Exercise details:
For each line of the data below, copy it if it holds the word "Phacochoerus".

(Entries taken from a collection)
+++
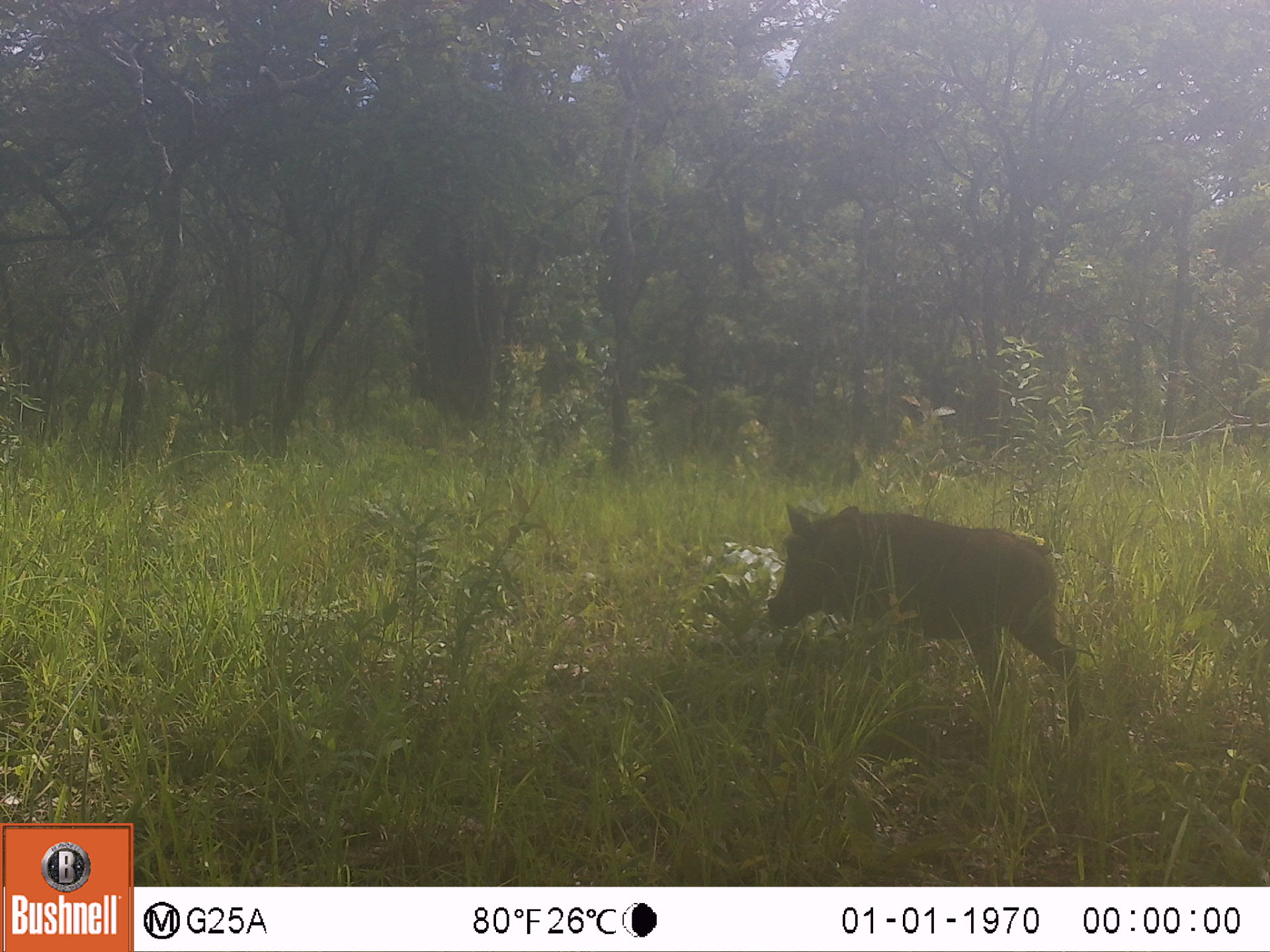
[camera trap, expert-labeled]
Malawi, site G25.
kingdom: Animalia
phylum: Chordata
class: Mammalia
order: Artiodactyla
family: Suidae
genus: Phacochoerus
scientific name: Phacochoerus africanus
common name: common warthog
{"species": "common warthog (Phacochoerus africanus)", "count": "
+++
Exercise answer:
genus: Phacochoerus
scientific name: Phacochoerus africanus
{"species": "common warthog (Phacochoerus africanus)", "count": "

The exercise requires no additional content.